Data under study
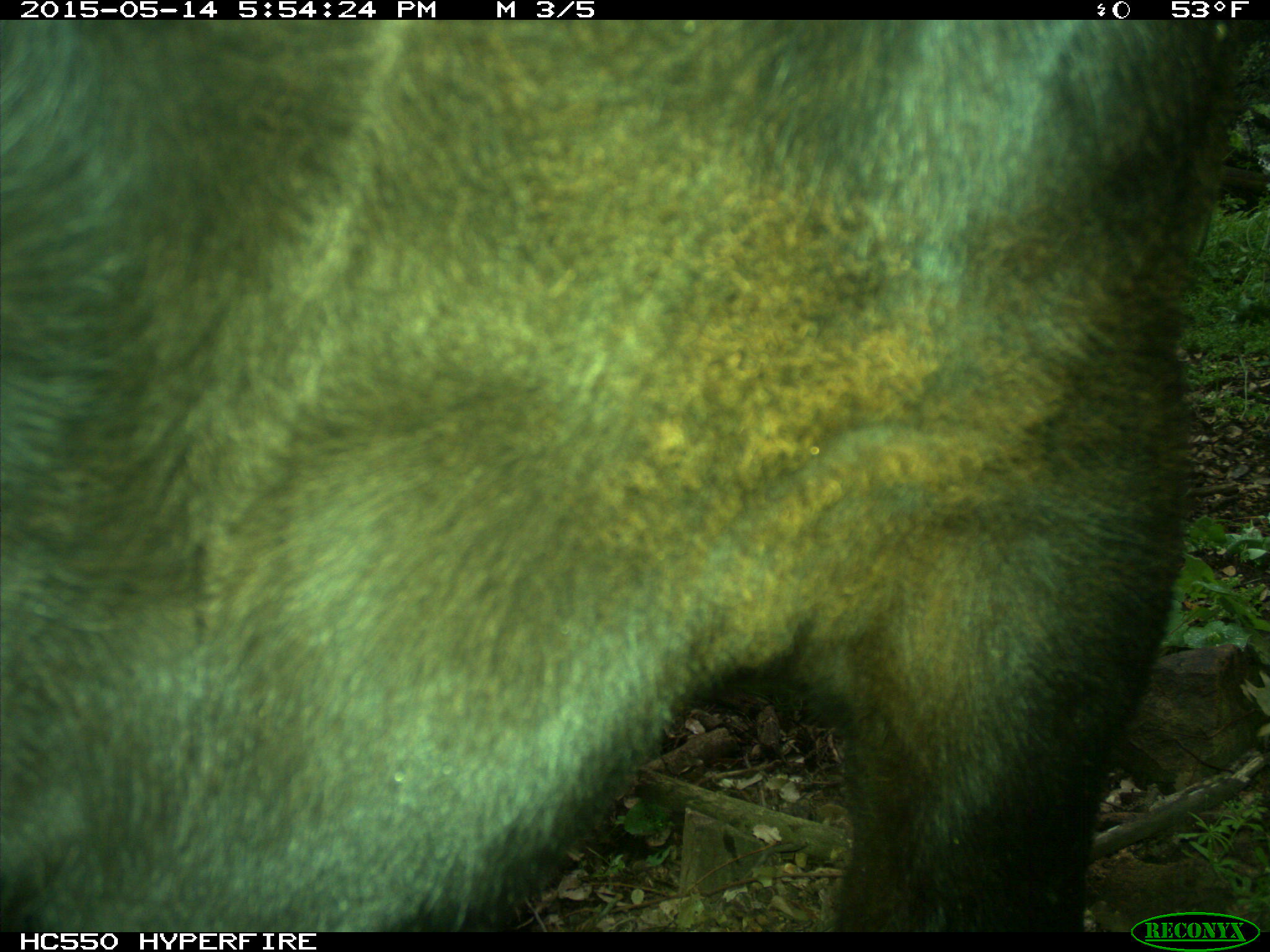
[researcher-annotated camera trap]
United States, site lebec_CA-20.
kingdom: Animalia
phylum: Chordata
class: Mammalia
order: Artiodactyla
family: Bovidae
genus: Bos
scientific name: Bos taurus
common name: domestic cow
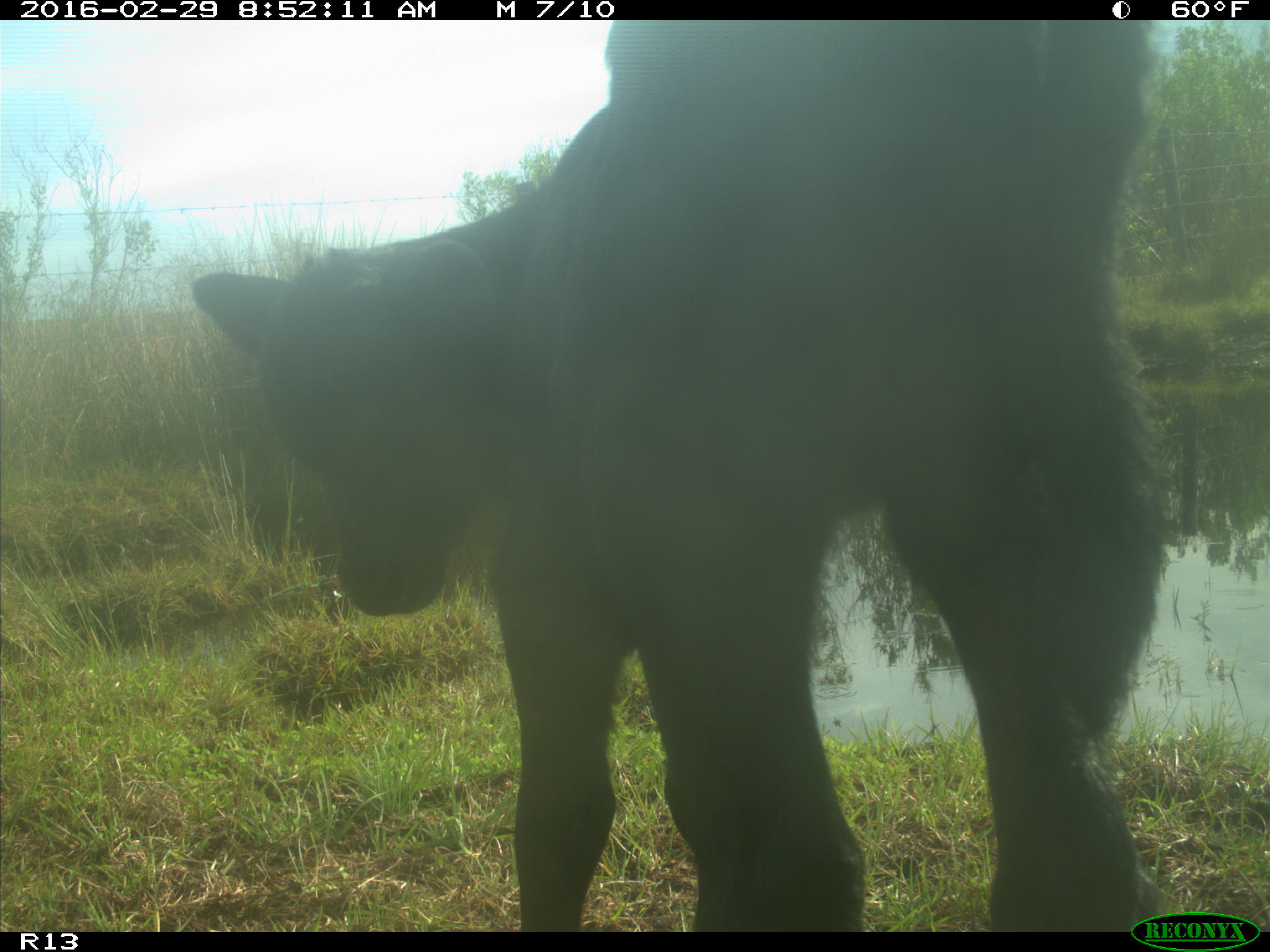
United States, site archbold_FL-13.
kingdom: Animalia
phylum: Chordata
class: Mammalia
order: Artiodactyla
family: Bovidae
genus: Bos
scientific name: Bos taurus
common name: domestic cow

What to do
Pictures are to be omitted; set down the rest of the entries exactly as given.

Result for this task
[researcher-annotated camera trap]
United States, site lebec_CA-20.
kingdom: Animalia
phylum: Chordata
class: Mammalia
order: Artiodactyla
family: Bovidae
genus: Bos
scientific name: Bos taurus
common name: domestic cow
United States, site archbold_FL-13.
kingdom: Animalia
phylum: Chordata
class: Mammalia
order: Artiodactyla
family: Bovidae
genus: Bos
scientific name: Bos taurus
common name: domestic cow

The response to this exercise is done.